Take every line from the records below that includes the word "maine".

__SOURCE DATA__
=== Begin Enclosure ===
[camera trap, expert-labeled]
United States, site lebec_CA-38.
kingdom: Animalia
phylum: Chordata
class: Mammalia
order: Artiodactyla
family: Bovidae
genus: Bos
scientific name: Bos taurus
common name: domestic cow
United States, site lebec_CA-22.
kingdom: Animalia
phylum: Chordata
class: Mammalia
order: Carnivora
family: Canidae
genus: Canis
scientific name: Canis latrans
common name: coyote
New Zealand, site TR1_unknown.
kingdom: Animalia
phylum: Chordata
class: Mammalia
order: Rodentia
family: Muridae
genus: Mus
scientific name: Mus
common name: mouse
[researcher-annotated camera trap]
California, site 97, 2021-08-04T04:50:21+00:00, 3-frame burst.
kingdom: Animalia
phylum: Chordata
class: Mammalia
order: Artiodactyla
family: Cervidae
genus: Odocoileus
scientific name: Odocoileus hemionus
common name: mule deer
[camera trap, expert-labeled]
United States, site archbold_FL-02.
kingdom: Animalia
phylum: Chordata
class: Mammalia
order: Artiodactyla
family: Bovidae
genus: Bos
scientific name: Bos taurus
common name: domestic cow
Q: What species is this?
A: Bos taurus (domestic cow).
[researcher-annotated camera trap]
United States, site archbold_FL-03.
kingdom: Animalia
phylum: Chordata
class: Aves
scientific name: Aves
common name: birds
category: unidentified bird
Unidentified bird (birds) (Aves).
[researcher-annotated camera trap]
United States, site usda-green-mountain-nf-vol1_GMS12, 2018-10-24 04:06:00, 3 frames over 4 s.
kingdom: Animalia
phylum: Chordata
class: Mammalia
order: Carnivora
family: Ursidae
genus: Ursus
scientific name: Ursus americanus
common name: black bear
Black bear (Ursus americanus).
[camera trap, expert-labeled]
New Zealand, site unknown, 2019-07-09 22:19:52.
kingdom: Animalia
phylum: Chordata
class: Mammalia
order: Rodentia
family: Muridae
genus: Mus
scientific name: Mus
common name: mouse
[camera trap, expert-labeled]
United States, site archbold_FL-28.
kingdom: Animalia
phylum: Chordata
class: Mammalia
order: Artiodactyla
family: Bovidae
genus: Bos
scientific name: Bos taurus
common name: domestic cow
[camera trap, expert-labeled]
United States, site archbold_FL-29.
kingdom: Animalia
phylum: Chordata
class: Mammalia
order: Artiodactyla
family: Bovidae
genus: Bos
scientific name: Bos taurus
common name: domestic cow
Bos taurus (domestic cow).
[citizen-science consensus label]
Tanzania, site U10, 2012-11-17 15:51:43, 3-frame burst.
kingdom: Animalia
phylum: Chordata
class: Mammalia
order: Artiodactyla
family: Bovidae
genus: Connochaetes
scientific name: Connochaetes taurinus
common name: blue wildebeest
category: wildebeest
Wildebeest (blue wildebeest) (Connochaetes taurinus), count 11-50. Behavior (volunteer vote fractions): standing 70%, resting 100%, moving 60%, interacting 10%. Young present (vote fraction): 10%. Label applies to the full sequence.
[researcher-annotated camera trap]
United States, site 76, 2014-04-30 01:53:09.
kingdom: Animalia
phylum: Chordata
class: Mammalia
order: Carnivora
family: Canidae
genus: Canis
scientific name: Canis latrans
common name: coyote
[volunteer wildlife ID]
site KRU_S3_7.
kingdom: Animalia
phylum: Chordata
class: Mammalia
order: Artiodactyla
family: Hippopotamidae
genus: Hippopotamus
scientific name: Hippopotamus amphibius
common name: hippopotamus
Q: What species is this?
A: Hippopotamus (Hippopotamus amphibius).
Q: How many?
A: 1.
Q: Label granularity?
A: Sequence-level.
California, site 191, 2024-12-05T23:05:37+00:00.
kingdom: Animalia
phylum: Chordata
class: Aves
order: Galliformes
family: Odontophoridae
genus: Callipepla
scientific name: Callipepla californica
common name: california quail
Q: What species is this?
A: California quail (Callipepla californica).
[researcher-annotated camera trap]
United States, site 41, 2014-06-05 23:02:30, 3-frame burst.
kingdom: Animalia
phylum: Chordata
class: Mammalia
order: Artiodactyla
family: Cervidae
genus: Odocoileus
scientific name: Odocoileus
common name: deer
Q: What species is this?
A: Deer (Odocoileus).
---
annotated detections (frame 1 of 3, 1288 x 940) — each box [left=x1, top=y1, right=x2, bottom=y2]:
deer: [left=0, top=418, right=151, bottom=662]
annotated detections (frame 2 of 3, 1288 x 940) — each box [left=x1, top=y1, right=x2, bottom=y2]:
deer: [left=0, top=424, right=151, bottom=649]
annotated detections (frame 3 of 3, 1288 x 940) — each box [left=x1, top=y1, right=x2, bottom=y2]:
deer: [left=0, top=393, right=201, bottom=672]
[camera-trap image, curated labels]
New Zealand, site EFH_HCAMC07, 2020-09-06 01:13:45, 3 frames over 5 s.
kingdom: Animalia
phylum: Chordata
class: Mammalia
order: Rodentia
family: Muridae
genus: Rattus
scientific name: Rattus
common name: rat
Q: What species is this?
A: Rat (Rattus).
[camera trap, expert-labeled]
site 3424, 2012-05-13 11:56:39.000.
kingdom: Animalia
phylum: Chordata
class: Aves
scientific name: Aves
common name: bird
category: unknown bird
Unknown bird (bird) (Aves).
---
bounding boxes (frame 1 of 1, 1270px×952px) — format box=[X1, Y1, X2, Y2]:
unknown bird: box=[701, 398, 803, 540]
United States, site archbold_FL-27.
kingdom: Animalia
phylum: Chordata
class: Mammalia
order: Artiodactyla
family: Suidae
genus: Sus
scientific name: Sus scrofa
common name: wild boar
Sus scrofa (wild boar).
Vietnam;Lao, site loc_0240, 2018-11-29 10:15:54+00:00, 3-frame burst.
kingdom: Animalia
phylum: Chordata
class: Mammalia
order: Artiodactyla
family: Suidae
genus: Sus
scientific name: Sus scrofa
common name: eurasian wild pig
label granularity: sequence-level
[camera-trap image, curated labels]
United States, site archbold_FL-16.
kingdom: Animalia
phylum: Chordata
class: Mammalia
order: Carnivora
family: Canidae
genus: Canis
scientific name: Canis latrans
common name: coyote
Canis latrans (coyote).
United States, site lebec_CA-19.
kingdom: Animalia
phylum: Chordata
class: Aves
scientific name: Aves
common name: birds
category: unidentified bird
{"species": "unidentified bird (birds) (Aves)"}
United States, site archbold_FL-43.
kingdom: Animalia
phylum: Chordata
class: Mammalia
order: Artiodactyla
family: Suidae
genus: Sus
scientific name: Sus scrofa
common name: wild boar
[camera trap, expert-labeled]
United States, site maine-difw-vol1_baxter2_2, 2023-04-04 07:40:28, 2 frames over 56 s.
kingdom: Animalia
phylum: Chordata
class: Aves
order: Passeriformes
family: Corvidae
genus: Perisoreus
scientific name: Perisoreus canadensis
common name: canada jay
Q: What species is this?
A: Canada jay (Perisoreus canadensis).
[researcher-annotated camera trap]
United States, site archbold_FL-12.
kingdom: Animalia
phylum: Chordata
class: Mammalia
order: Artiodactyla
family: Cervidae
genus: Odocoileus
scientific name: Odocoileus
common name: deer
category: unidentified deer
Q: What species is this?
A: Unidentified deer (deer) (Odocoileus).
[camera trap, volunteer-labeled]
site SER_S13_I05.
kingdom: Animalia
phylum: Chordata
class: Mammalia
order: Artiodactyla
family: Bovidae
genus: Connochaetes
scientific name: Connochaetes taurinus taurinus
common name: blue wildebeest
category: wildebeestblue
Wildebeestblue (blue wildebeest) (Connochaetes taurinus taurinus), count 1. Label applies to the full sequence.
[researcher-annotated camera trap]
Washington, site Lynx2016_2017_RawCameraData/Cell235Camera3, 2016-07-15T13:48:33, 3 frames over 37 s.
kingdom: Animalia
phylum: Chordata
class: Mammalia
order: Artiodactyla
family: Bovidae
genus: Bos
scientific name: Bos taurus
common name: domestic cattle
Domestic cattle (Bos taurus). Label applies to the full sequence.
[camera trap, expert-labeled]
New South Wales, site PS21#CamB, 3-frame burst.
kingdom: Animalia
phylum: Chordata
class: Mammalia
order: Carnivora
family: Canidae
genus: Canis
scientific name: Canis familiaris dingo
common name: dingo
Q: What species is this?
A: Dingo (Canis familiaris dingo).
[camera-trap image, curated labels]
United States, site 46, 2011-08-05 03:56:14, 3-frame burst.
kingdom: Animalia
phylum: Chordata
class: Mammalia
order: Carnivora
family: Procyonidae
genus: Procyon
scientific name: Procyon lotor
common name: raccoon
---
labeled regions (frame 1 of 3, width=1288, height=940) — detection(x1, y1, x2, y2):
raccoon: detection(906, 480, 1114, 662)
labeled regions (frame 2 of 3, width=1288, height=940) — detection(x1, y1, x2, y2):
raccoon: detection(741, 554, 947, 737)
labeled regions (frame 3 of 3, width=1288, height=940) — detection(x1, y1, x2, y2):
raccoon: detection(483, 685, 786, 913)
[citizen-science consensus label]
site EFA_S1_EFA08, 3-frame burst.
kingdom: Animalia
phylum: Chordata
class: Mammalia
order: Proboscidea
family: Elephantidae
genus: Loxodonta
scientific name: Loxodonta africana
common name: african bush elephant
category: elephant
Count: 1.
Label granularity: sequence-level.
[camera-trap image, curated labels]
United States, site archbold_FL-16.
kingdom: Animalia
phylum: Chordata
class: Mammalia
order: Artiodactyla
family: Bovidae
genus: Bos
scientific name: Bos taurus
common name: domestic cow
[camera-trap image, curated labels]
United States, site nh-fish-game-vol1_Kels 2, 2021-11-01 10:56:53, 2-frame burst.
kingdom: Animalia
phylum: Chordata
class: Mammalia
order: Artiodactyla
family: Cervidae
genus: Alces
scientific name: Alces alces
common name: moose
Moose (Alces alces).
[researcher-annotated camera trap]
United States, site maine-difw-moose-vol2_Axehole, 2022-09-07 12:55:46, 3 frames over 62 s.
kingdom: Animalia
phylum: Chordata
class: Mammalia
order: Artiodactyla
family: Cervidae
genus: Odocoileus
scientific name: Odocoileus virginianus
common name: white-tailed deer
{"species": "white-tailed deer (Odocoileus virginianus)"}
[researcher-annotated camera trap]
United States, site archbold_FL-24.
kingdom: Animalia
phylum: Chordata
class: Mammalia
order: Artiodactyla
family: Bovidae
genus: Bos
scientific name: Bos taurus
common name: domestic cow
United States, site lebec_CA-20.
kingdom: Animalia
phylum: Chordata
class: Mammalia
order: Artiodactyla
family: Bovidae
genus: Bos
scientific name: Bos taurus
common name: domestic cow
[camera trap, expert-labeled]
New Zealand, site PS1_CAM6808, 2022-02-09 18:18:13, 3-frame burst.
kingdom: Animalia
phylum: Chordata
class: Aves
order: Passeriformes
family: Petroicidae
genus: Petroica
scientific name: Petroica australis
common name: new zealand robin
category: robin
=== End Enclosure ===
__OUTPUT FOR THIS TASK__
United States, site maine-difw-vol1_baxter2_2, 2023-04-04 07:40:28, 2 frames over 56 s.
United States, site maine-difw-moose-vol2_Axehole, 2022-09-07 12:55:46, 3 frames over 62 s.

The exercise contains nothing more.